[START OF Input material]
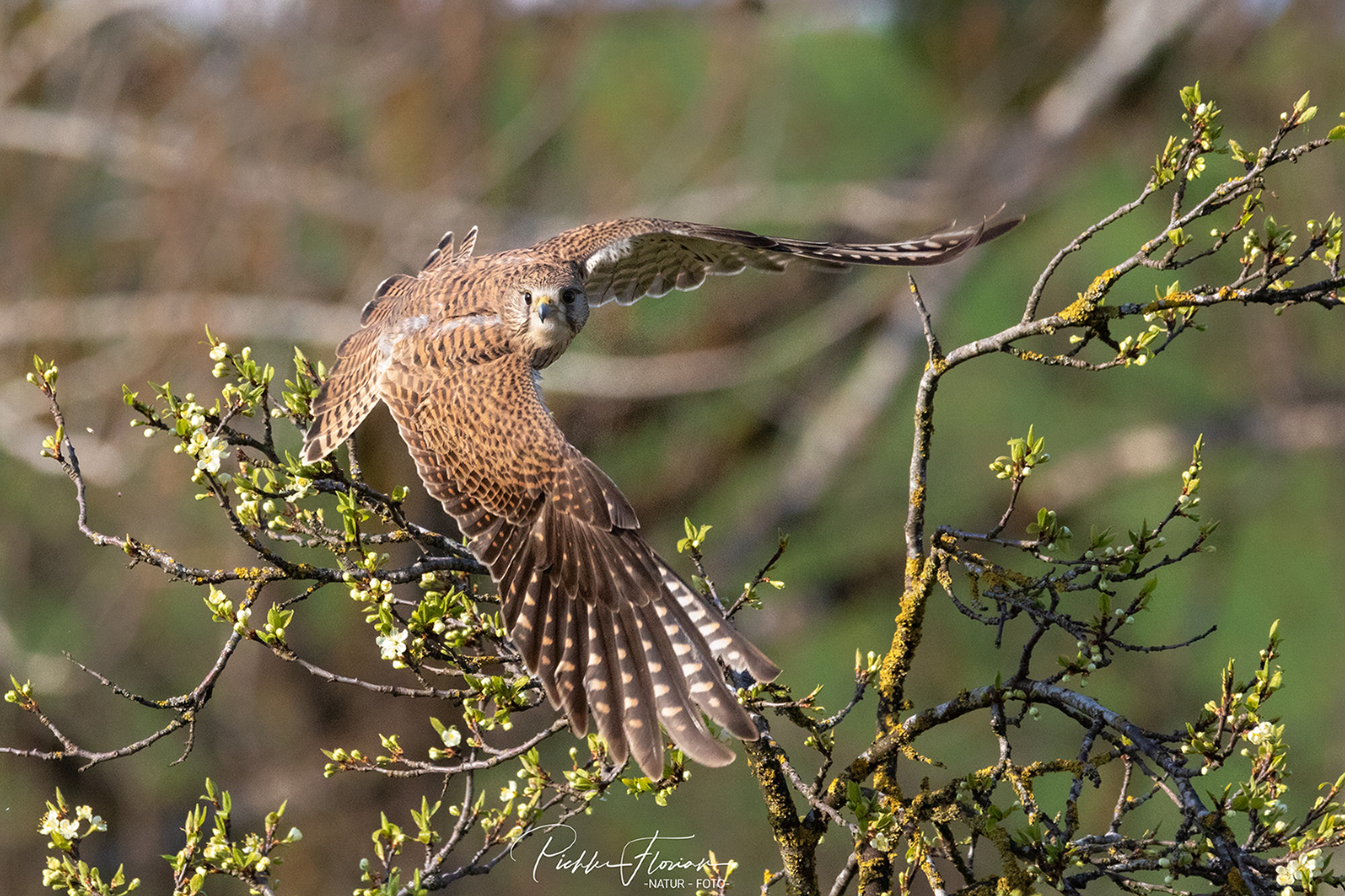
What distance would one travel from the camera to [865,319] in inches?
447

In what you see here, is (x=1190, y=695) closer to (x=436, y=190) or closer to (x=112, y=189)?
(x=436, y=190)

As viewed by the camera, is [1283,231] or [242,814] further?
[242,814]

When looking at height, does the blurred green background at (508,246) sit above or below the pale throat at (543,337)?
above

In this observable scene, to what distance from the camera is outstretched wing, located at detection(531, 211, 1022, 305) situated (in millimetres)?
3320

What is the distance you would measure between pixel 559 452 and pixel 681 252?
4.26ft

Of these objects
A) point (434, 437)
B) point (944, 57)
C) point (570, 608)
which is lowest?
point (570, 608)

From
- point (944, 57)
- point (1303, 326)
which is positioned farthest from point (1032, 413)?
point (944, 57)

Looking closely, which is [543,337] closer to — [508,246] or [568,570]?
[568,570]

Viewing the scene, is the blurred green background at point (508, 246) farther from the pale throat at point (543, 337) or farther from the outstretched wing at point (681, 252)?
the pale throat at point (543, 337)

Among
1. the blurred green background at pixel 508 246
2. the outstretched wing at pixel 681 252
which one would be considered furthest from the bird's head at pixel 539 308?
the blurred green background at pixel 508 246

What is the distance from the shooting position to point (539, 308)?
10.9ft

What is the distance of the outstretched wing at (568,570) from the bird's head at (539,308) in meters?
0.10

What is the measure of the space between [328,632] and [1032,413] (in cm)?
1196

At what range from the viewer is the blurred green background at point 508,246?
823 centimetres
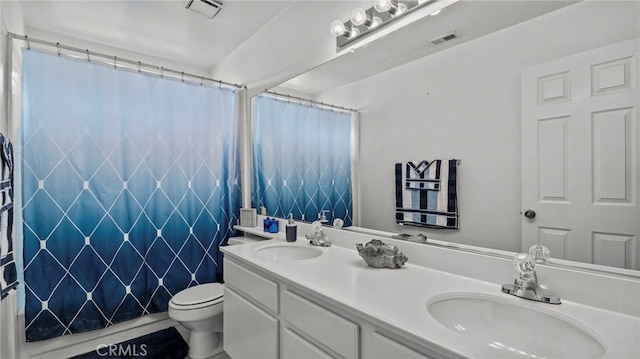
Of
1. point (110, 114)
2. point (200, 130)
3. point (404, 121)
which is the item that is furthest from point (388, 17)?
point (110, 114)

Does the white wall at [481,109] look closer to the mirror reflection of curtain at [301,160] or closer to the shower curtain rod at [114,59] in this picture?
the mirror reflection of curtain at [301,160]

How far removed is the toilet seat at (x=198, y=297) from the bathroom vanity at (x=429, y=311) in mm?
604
[END OF Input material]
### Problem description
Turn the stretch from the line containing "How far removed" through the end of the material into a Markdown table with the columns Row and Line, numbering each line and skipping any blank lines.

### Exercise response
| Row | Line |
|---|---|
| 1 | How far removed is the toilet seat at (x=198, y=297) from the bathroom vanity at (x=429, y=311) in mm? |
| 2 | 604 |